Records for this exercise:

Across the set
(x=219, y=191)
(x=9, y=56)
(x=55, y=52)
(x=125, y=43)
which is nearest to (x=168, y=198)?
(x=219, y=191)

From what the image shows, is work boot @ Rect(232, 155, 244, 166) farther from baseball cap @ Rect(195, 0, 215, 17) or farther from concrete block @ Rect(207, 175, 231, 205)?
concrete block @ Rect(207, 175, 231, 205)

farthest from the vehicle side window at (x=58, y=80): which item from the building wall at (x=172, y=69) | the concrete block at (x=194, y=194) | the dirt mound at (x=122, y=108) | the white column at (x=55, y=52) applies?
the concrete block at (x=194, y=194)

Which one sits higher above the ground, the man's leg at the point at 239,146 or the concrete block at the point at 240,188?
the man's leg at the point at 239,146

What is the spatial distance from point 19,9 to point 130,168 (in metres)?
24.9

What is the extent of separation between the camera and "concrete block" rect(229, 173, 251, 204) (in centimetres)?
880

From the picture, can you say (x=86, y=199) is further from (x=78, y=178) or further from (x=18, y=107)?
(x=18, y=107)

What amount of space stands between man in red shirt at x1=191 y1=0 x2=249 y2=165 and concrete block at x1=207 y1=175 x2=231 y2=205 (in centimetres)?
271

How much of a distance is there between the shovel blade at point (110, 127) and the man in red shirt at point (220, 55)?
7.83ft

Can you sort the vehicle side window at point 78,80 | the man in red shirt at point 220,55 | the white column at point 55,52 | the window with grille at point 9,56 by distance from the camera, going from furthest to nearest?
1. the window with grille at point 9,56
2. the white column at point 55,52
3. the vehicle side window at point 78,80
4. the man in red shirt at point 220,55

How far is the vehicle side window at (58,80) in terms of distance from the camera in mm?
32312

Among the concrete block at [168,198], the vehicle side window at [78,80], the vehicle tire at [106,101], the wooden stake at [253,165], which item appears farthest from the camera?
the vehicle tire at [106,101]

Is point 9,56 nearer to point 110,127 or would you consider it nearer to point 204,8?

Aim:
Reproduce all of the records above, switching "shovel blade" to "garden spade" and leaving everything else unchanged.

Response:
Across the set
(x=219, y=191)
(x=9, y=56)
(x=55, y=52)
(x=125, y=43)
which is nearest to (x=168, y=198)?
(x=219, y=191)

From what the image shows, is work boot @ Rect(232, 155, 244, 166) farther from baseball cap @ Rect(195, 0, 215, 17) or farther from concrete block @ Rect(207, 175, 231, 205)?
concrete block @ Rect(207, 175, 231, 205)

farthest from the vehicle side window at (x=58, y=80): which item from the building wall at (x=172, y=69) | the concrete block at (x=194, y=194) | the dirt mound at (x=122, y=108) | the white column at (x=55, y=52) applies?
the concrete block at (x=194, y=194)

Which one sits higher above the ground, the man's leg at the point at 239,146 or the concrete block at the point at 240,188?
the man's leg at the point at 239,146

What is the spatial distance from point 19,9 to point 130,168 (in metres)?
24.9

What is the extent of separation between the camera and "concrete block" rect(229, 173, 251, 204) (in centimetres)?
880

From the picture, can you say (x=86, y=199) is further from (x=78, y=178) or further from (x=18, y=107)?
(x=18, y=107)

What amount of space stands between man in red shirt at x1=191 y1=0 x2=249 y2=165 and concrete block at x1=207 y1=175 x2=231 y2=205 (in centimetres)?
271

How much of a distance is there between the garden spade at point (110, 127) and the man in red shirt at point (220, 55)?
7.83ft

Can you sort the vehicle side window at point 78,80 | the man in red shirt at point 220,55 | the white column at point 55,52 | the window with grille at point 9,56 by distance from the camera, going from furthest to nearest?
1. the window with grille at point 9,56
2. the white column at point 55,52
3. the vehicle side window at point 78,80
4. the man in red shirt at point 220,55

How far is the vehicle side window at (58,80) in terms of distance from the camera in mm?
32312

Among the concrete block at [168,198], the vehicle side window at [78,80], the vehicle tire at [106,101], the wooden stake at [253,165], which item appears farthest from the camera?
the vehicle tire at [106,101]

Is point 9,56 nearer to point 110,127 or would you consider it nearer to point 204,8?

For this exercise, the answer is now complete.